Há muitos anos, li em um jornal e anotei: “o ato de viver é dispersivo, a experiência humana é diluída, as mais diferentes emoções e os mais diferentes sentimentos se acumulam. Mas, em bons livros, é possível ler uma interpretação do mundo e captar uma parcela da realidade refletida em si. Quando isso acontece, é uma revelação”.
Se alguém descobre a possibilidade de estar se dizendo em um texto lido e trocar esse conhecimento revelador de seu pensamento com outras pessoas, vai entender o livro ser também um modo como alguém se apresenta ou compartilha sua visão de mundo. Por isso, nos surpreendemos e nos identificamos com certos autores capazes de escrever organizadamente sobre o que estamos pensando de maneira muitas vezes inconscientemente desalinhavada.
A leitura é uma grande re-evolução para uma pessoa testar suas ideias, descartar as falseadas e evoluir criativamente. A mistura de ideias ou a aplicação de métodos de análise de uma área de conhecimento em outra estimula a criatividade.
Uma vida com significado exige nos contarmos histórias sobre nós mesmos a nós mesmos. É necessária a permanente criação-destruição-recriação de uma narrativa pessoal a partir dos eventos da nossa vida para trazer luz e entender como nos tornamos quem somos, compartilhar as experiências vivenciadas… e controlar nosso ego.
A análise contínua da nossa evolução deve contemplar tanto o plano pessoal quanto o plano social. Quem sou eu? Se sou… quantos sou? Quantas pessoas pensam como eu a respeito de nossa Sociedade? Poderemos fazer ações coletivas, isto é, Política, para a redirecionar? A Comunidade não deve submeter O Estado e O Mercado aos direitos da cidadania – e não o contrário: permitir ambos se desincrustarem da Sociedade?
Reginaldo Moraes, professor recém-falecido do IFCH-UNICAMP, teve uma vida com sentido exemplar. Deixou-nos um legado intelectual capaz de propiciar uma releitura esclarecedora ou, se quiser, iluminista. Foi capaz de iluminar um aspecto essencial da realidade brasileira contemporânea antes obscurecida, pelo menos na minha modesta mente: a importância dos governos locais como barreiras ao obscurantismo populista de direita em alternâncias pendulares de poder. Eles podem (e devem) colocar obstáculos à destruição cultural, social e econômica de governo central em certas fases.
Em coautoria com Maitá de Paula e Silva, mestre em Ciência Política pela UNICAMP, Regis publicou O peso do Estado na Pátria do Mercado (Editora Unesp; 2013: 83 páginas). Demonstraram ter havido duas fases no ativismo estatal norte-americano, abrindo caminho para o desenvolvimento do país no século XIX. Na primeira dessas fases, o protagonismo coube ao governo estadual, na segunda, ao governo municipal.
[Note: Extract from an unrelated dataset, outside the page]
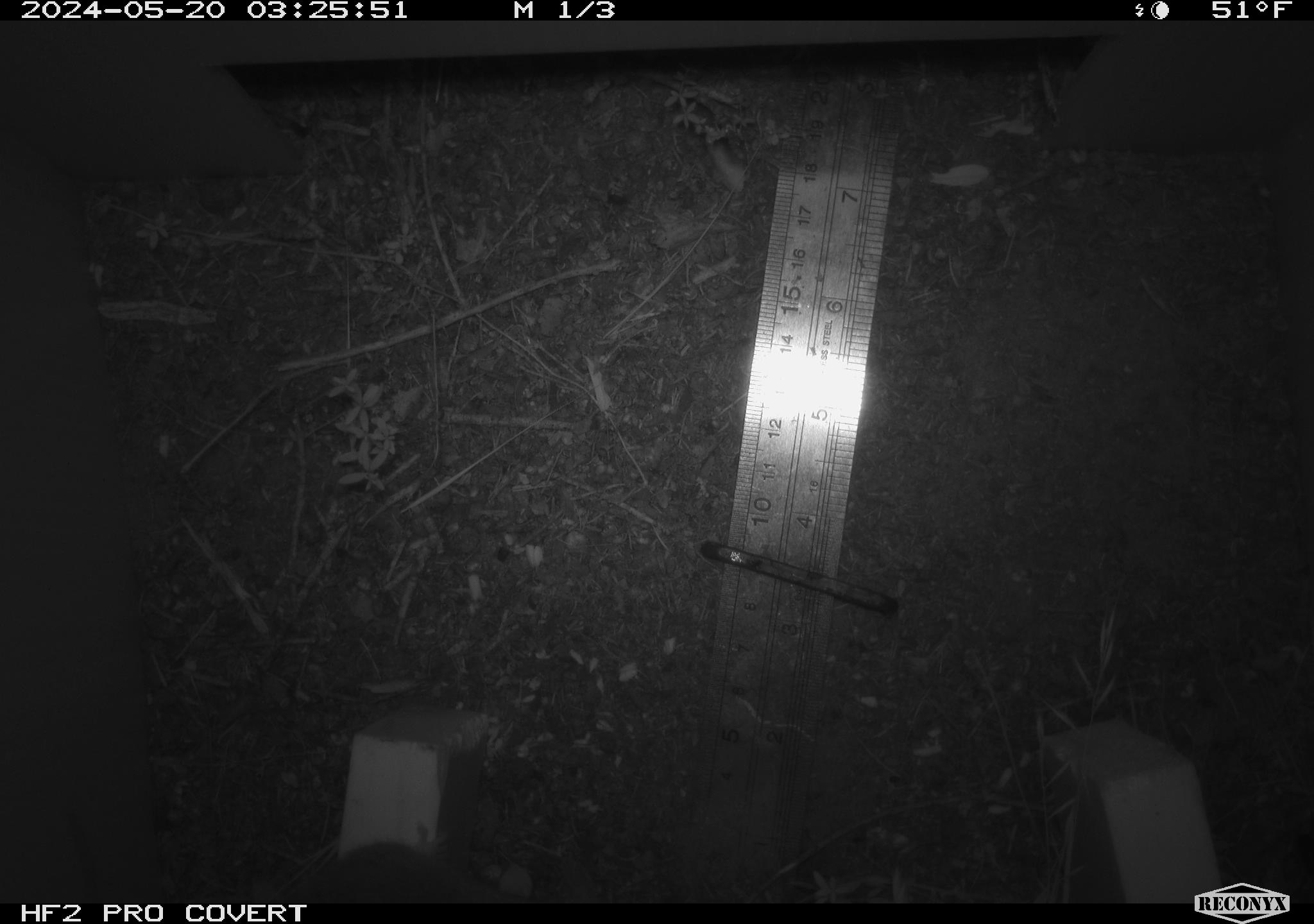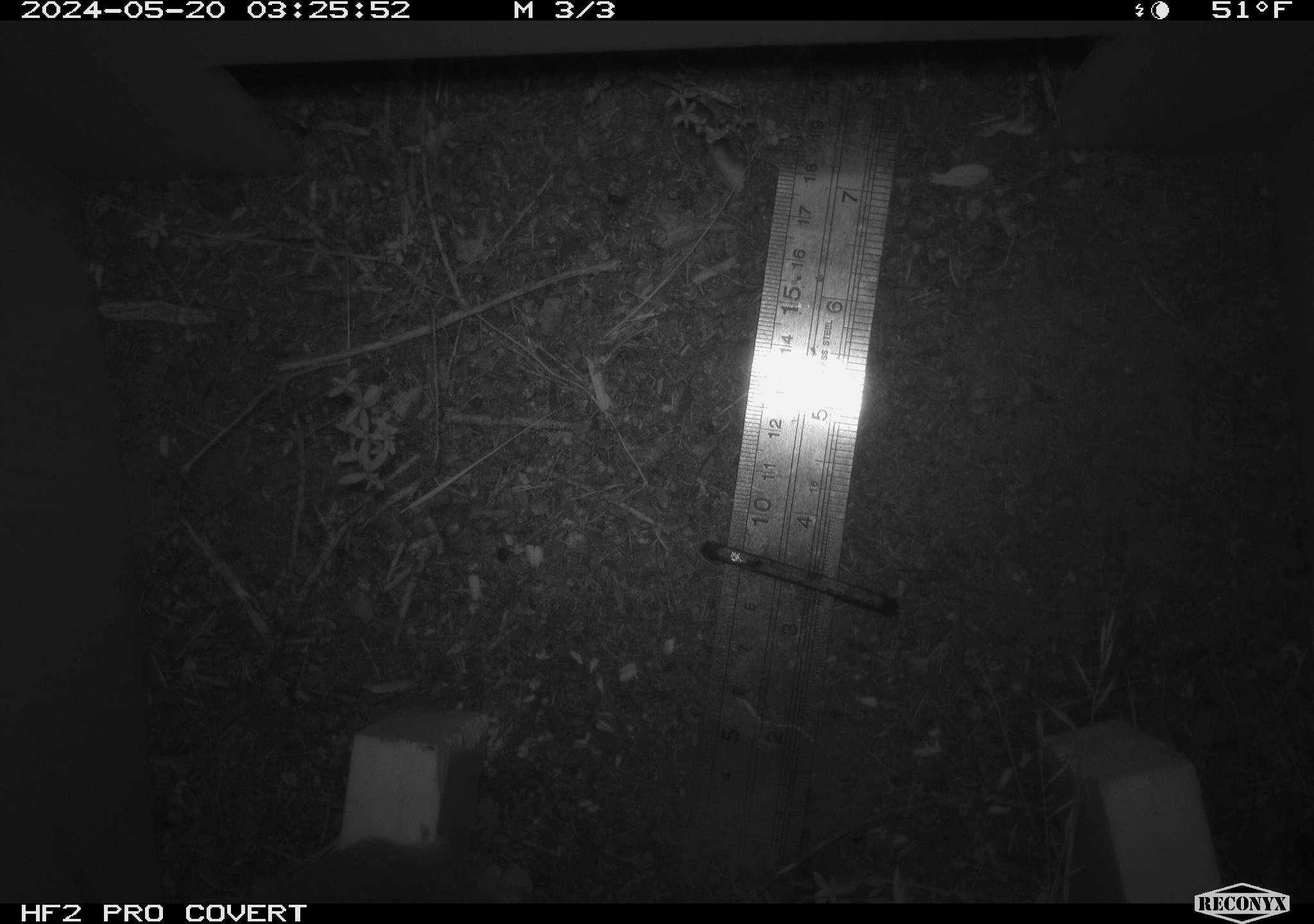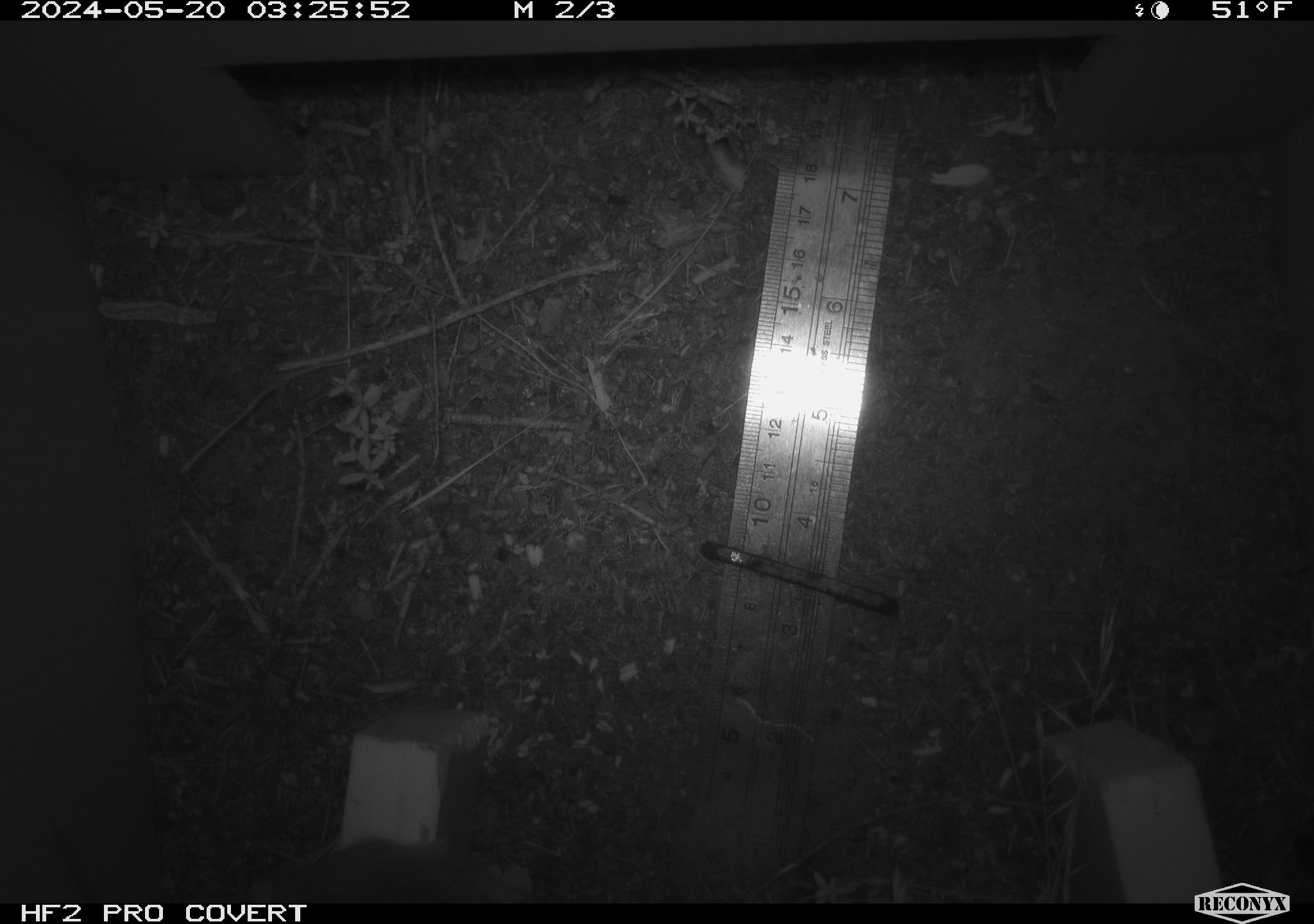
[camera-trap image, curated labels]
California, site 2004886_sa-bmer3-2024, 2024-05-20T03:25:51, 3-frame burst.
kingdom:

Falar de “Estado” e de “ação estatal” nos Estados Unidos envolve uma compreensão do caráter bastante específico da organização do federalismo naquele país. Houve muita relevância dos Estados federados e dos governos municipais em especial na regulação dos atos econômicos referentes às manufaturas, aos bancos e ao comércio, entre outras atividades. Sem eles não haveria como explicar o imenso mercado interno e a máquina produtiva capaz de superar, já no fim do século XIX, os rivais europeus (Inglaterra, Alemanha, França, etc.) somados.
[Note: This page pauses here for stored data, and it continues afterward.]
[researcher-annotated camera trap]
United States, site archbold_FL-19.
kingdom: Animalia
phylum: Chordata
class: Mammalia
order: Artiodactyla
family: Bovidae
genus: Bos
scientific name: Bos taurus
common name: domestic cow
A tese de doutoramento O Departamento de Guerra e o Desenvolvimento Econômico Americano: 1776-1860, defendida por Nicholas Miller Trebat, no IE-UFRJ, analisa o papel das forças armadas no desenvolvimento econômico dos Estados Unidos da Guerra de Independência norte-americana (1776 – 1783) ao início da Guerra de Secessão (1861-1865). A atuação do Departamento de Guerra no processo expansivo nos EUA intensificou especialmente após a Guerra Anglo-Americana de 1812-1815.
O federalismo estadunidense deixava para a União se responsabilizar pela missão militar, cuidando os governos locais (estaduais e municipais) da infraestrutura e da educação. A participação dos gastos militares nos gastos primários totais do governo federal ficou em torno da média de 70%, entre 1792 a 1860, alcançando níveis excepcionalmente elevados acima de 90% em períodos de guerra.
O exército dos Estados Unidos exerceu três funções principais para expansão das fronteiras de colonização: proteção aos povoados de brancos, intimidação e genocídio de tribos de nativos “rebeldes”, e coordenação de atividades de guerra e conquista. É um mito-fundador a descrição liberal e individualista da colonização das regiões a oeste dos Apalaches como um processo liderado apenas por colonos euro-americanos.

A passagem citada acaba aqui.